Pada 1965 salah satu keistimewaan Yogyakarta yang berupa jabatan wakil kepala daerah “dianulir” dengan pembentukan jabatan wakil kepala daerah bagi seluruh daerah di Indonesia. Pada tahun ini pula Kepala Daerah menerima kekuasaan eksekutif. Kekuasaan ini diperkuat pada tahun 1974. Kedudukan dan kekuasaan Sultan Yogyakarta menjadi kepala pemerintahan daerah sekaligus kepala wilayah yang berfungsi sebagai wakil pemerintah. Perubahan inilah yang kemudian menjadi asal usul kaburnya kedudukan dan kekuasaan Sultan [dan Pangeran Paku Alam] dan akhirnya menjadi permasalahan yang akut sepeninggal Pangeran Paku Alam  VIII di tahun 1998.

Model kedudukan dan kekuasaan Sultan
Ada banyak model kedudukan dan kekuasaan Sultan di dalam pemerintahan daerah. Model kedudukan dan kekuasaan Raja/Ratu pada United Kingdom of Great Britain and Northern Ireland , Raja/Ratu pada Koninkrijk der Nederlanden , Raja pada Ratcha Anachak Thai , Yang Dipertuan Agung pada kerajaan Malaysia, maupun Tenno pada Nihon-koku. Pada kebanyakan model tersebut Raja/Ratu hanya berfungsi sebagi simbol, lebih-lebih pada kekaisaran Jepang yang hanya menempatkan Tenno sebagai simbol negara tanpa kekuasaan apapun.

Selain model kedudukan dan kekuasaan Raja/Ratu dari luar negeri, model kedudukan dan kekuasaan Sultan juga dapat diambil kedudukan dan kekuasaan Sultan Yogyakarta dari masa ke masa. Model kedudukan dan kekuasaan Sultan Hamengkubuwono I pada 1755-1792, kedudukan dan kekuasaan Sultan-sultan Yogyakarta 1830-1940, kedudukan dan kekuasaan Sultan Hamengkubuwono IX pada 1942-1945, kedudukan dan kekuasaan Sultan Hamengkubuwono IX pada 1945-1946, kedudukan dan kekuasaan Sultan Hamengkubuwono IX pada 1946-1948,  kedudukan dan kekuasaan Sultan Hamengkubuwono IX pada 1948-1959, maupun kedudukan dan kekuasaan Sultan Hamengkubuwono IX pada 1974-1988.

Permasalahan kedudukan dan kekuasaan
Permasalahan pertama yang dapat ditulis adalah mengenai bentuk pemerintahan di mana Indonesia adalah sebuah republik sedangkan Sultan Yogyakarta merupakan “wakil” dari institusi bekas monarki Kesultanan Yogyakarta. Bentuk pemerintahan republik yang mengadopsi rezim demokratis, kebanyakan, mensyaratkan pengisian jabatan publik dengan jalur pemilihan dari dan oleh warga negara dan tidak memandang adanya “privilege” bagi warga negara tertentu. Sementara itu kedudukan Sultan Yogyakarta merupakan hak eksklusif bagi warga negara tertentu saja yang memenuhi syarat paugeran jawa.

******

Petunjuk: Salin kembali dengan tepat bagian teks tentang kedudukan Sultan Yogyakarta mulai dari "Pada 1965 salah" sampai dengan "di tahun 1998.".

Bagian Data:
******

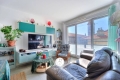 Appartement NICE 4 pi&egrave;ces 4533424_2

******

Jawaban Anda:
Pada 1965 salah satu keistimewaan Yogyakarta yang berupa jabatan wakil kepala daerah “dianulir” dengan pembentukan jabatan wakil kepala daerah bagi seluruh daerah di Indonesia. Pada tahun ini pula Kepala Daerah menerima kekuasaan eksekutif. Kekuasaan ini diperkuat pada tahun 1974. Kedudukan dan kekuasaan Sultan Yogyakarta menjadi kepala pemerintahan daerah sekaligus kepala wilayah yang berfungsi sebagai wakil pemerintah. Perubahan inilah yang kemudian menjadi asal usul kaburnya kedudukan dan kekuasaan Sultan [dan Pangeran Paku Alam] dan akhirnya menjadi permasalahan yang akut sepeninggal Pangeran Paku Alam  VIII di tahun 1998.